Valores em crise

Os pais já não querem que os filhos estudem e tirem um curso superior, um mestrado, um doutoramento. Afinal , o que vale um canudo na mão de uma pessoa competente em comparação com um bom remate de pé ou uma cara bonita?
Porque já não são válidos todos esses ensinamentos que nos inculcaram , todos esses filmes da Disney sobre a beleza interior, a bondade, o esforço, todo esse mito sobre o sacrifício por aquilo que achamos que vale a pena.
O que é que vale a pena hoje em dia?
Quem está a garantir o melhor futuro para os seus filhos: os pais que pagam o curso da universidade ou os pais que pagam a escola de futebol? É complexo. Mas muitos pais deixaram de sonhar com filhos doutores. Agora apostam por filhos que sejam jogadores de futebol e filhas que sejam modelos. Actores e actrizes, cantores e cantoras. E quem pode dizer que estão errados quando a taxa de desemprego esmaga todos os sonhos, auto-estimas e diplomas?
Também há gente com emprego. Sim. Eu tenho um emprego. Há quase 3 anos. O meu terceiro emprego na área em que me formei, Comunicação. Que sorte! Porque como se sabe todas as áreas de letras são uma utopia para conseguir um contrato. Sim, eu tenho um contrato. Ohhh devia ser a pessoa mais feliz do mundo. Do que é que eu me estou para aqui a queixar?
Estou a queixar-me de empresas que oferecem menos de 1000€ mas querem gente com formação, experiência e idiomas, disposta a trabalhar horas extras não remuneradas. E conseguem.
Estou a queixar-me do facto de que uma “hostess” de uma discoteca que trabalha 3 noites por semana, 3 horas por noite e não tem que fazer mais do que dizer “olá boa noite” ganha mais do que eu.
Nem é preciso chegarmos às celebridades. Não é preciso lembrar que os jogadores de futebol não sabem falar . Eles valem milhões de euros. Eu sei falar. Sei falar 6 idiomas. E valho pouco mais de 1000€.
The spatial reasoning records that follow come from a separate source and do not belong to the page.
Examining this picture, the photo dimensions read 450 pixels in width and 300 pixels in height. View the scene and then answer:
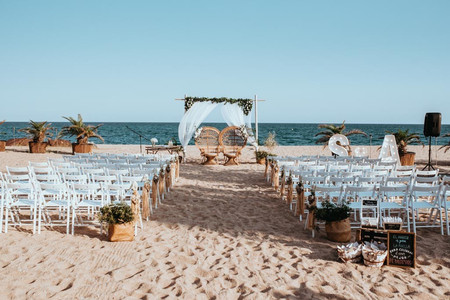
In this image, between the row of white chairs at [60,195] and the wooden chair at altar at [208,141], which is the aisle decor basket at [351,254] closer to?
the row of white chairs at [60,195]

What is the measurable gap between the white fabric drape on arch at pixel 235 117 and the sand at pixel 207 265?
9298 millimetres

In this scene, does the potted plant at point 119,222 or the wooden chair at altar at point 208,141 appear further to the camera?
the wooden chair at altar at point 208,141

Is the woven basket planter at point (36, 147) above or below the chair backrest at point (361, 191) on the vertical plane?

Basta irmos a uma discoteca, a uma agência de modelos ou de hospedeiras de eventos. Para não mencionar o fenómeno das acompanhantes e da prostituição de luxo. Não é tão fácil julgá-las como parece se considerarmos que com um trabalho “decente” ganham 10 vezes menos e trabalham 10 vezes mais que com uma noite numa festa de elite com algum milionário.
Julgamentos à parte, a questão é que uma cara bonita vale muito mais que um bom currículo e um bom trabalhador juntos.
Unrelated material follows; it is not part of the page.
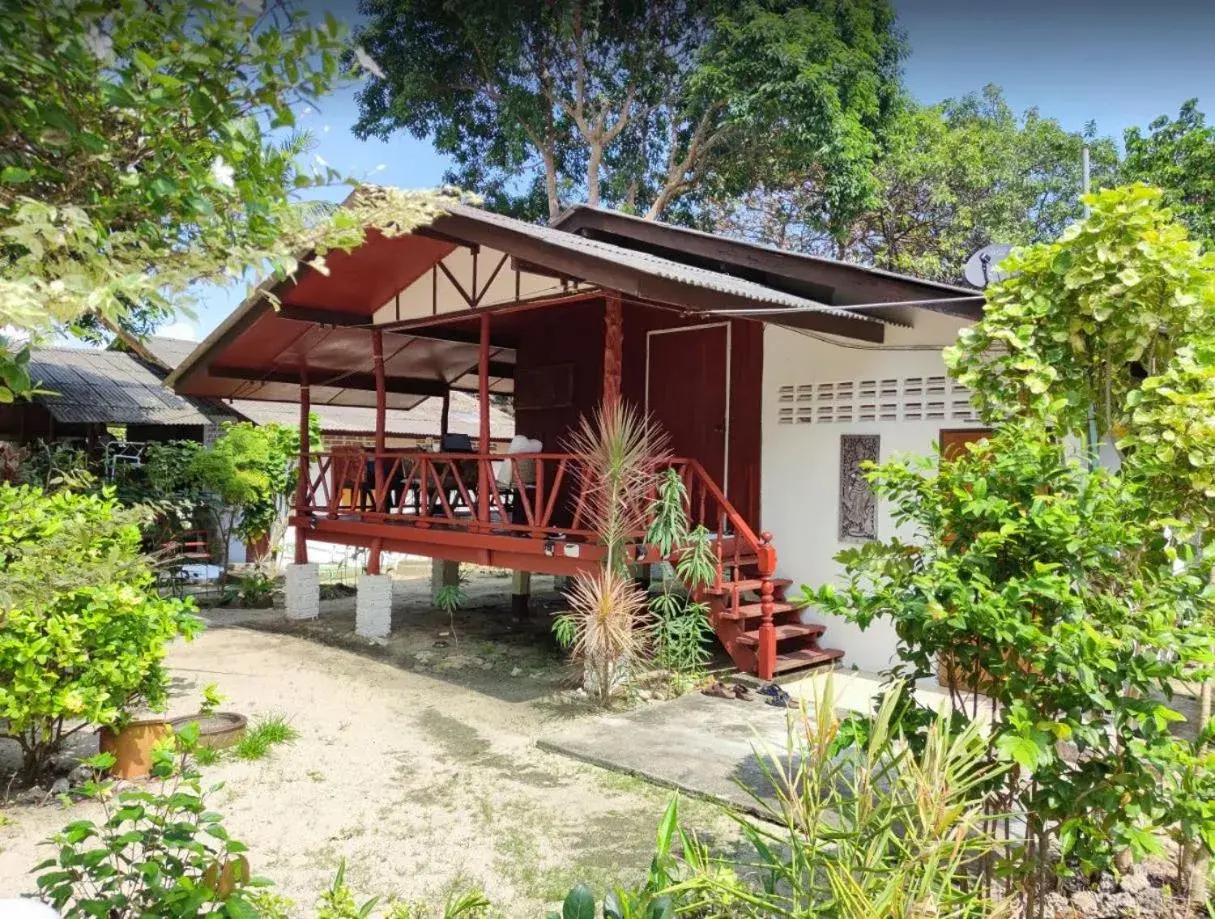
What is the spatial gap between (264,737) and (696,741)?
3.08m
Claro que a cara bonita é efémera e o trabalho pouco compensador a nível de aprendizagem, experiência, desenvolvimento pessoal e profissional. E o que é que se faz depois? Quando a cara deixar de ser bonita?
Não sei. Mas sei que com aprendizagem, experiência, desenvolvimento transversal e um salário de 1000€ também não se faz nada.

Comentários

Verbo y verso disse…
Nacer con una inteligencia capaz de aprender y superarse es un don que no todos tienen: puede crecer si se utiliza.
La belleza del cuerpo es un accidente de la naturaleza, sujeta a modas y costumbres. Usarla la consume.
La decisión de ganarse la vida con uno u otro argumento, aparte de la casualidad, será la semilla para el tiempo de la madurez. Ahora hay que meditarlo.
Que conserves tu belleza interior cuando no quede la aparente.